En medio de un país en guerra, en medio de un país que espera inminentes,
trágicos sucesos y viene de vivirlos, una serie de escritores latinoamericanos
se reúnen para hablar del amor y la palabra en un hotel de cinco estrellas,
desde cuyo piso 17 escribo ahora esta nota. Se vive esta asimetría, este
desajuste. Se lo vive en todos los ámbitos. Si uno va a bailar o, al menos,
si lo llevan a un lugar en que se baila, alguien dice: “Nosotros de rumba
y el país se derrumba”.
Lo del hotel es inevitable: así se ha organizado el evento y se desea
tener a los escritores bajo segura vigilancia, seguridad, protección.

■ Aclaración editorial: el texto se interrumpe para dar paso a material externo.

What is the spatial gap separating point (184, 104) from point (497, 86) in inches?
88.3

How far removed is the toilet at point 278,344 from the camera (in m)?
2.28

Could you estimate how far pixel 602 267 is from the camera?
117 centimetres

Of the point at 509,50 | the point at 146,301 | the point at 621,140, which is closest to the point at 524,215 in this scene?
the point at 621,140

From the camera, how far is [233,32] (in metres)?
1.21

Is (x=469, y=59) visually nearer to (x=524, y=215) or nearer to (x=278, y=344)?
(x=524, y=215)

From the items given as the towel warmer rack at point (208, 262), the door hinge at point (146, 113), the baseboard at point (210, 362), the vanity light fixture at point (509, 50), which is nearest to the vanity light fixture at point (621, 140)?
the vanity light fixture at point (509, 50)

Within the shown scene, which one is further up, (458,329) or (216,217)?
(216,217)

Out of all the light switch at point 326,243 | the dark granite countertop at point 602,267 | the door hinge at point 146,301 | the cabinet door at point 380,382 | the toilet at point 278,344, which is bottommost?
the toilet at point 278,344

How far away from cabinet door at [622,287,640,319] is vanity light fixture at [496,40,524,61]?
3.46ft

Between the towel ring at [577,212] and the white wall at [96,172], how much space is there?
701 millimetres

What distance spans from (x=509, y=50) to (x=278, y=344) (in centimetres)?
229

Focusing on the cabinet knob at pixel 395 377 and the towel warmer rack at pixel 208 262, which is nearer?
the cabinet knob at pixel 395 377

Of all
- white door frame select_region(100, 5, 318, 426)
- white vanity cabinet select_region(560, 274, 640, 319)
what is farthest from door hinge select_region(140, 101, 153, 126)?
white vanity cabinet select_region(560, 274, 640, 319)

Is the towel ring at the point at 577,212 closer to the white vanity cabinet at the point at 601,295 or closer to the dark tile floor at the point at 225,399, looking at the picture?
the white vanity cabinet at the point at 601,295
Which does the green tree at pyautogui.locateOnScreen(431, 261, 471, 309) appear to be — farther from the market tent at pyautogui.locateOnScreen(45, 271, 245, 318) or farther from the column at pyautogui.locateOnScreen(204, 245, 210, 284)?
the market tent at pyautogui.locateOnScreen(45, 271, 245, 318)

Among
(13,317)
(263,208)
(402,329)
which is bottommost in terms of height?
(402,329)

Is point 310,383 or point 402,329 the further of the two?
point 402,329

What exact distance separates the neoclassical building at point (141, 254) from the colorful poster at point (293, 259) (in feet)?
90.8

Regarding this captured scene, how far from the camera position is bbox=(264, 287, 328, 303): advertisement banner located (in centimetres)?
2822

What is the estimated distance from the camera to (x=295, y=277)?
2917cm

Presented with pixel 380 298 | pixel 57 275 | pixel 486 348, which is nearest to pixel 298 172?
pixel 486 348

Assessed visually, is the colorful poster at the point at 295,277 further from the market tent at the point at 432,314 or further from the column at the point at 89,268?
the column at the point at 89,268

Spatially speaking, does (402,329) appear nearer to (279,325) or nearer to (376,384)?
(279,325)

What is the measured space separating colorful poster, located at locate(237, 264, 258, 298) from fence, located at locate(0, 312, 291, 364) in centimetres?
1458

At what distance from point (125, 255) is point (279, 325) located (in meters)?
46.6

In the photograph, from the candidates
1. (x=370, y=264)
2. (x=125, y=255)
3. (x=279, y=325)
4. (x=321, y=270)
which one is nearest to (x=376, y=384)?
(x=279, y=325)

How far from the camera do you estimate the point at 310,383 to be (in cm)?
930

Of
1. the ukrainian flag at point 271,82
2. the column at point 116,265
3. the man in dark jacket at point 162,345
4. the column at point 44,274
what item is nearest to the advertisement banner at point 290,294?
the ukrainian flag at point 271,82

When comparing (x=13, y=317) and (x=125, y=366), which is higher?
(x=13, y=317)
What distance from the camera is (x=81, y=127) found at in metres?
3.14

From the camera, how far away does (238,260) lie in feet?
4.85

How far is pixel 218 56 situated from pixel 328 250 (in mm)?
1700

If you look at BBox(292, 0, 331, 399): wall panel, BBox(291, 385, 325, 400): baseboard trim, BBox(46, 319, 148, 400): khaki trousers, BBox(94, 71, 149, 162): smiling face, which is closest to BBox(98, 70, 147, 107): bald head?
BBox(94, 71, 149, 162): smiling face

Todos tenemos a unas señoritas encantadoras a quienes llamamos nuestros
ángeles guardianes. Ellas nos cuidan. No podemos andar solos. Tenemos
un auto, el auto tiene un chofer y las encantadoras señoritas nos llevan
de un lado a otro y nos dicen “maestro”. El uso de la palabra maestro
es ineludible en Colombia y se aplica con desmesura e inevitable gracia.
Los ángeles guardianes se comunican por sus talkies y dicen cosas como:
“Mi maestro está conmigo y ahora lo llevo para su lectura”. Lo peor que
le puede ocurrir a alguno de los ángeles es extraviar a su maestro. “¿Tú
has visto a mi maestro?”, se escucha entonces por los talkies.
Mi ángel guardián se llama Claudia y el chofer Ricardo. Hablamos y hablamos
y ellos hablan de las perplejidades colombianas. Son cálidos y lúcidos.
Cuando cae la noche cuesta encontrar un lugar donde ir. Todo cierra muy
temprano. Se percibe que la seguridad no puede cubrir la noche.
2. Aquí se han reunido los profesionales
de la palabra y queremos creer que la palabra siempre es útil para deslucir
la guerra. También para denunciar las calamidades de una sociedad injusta
que provoca la decadencia y hasta la imposibilidad de nuestros países.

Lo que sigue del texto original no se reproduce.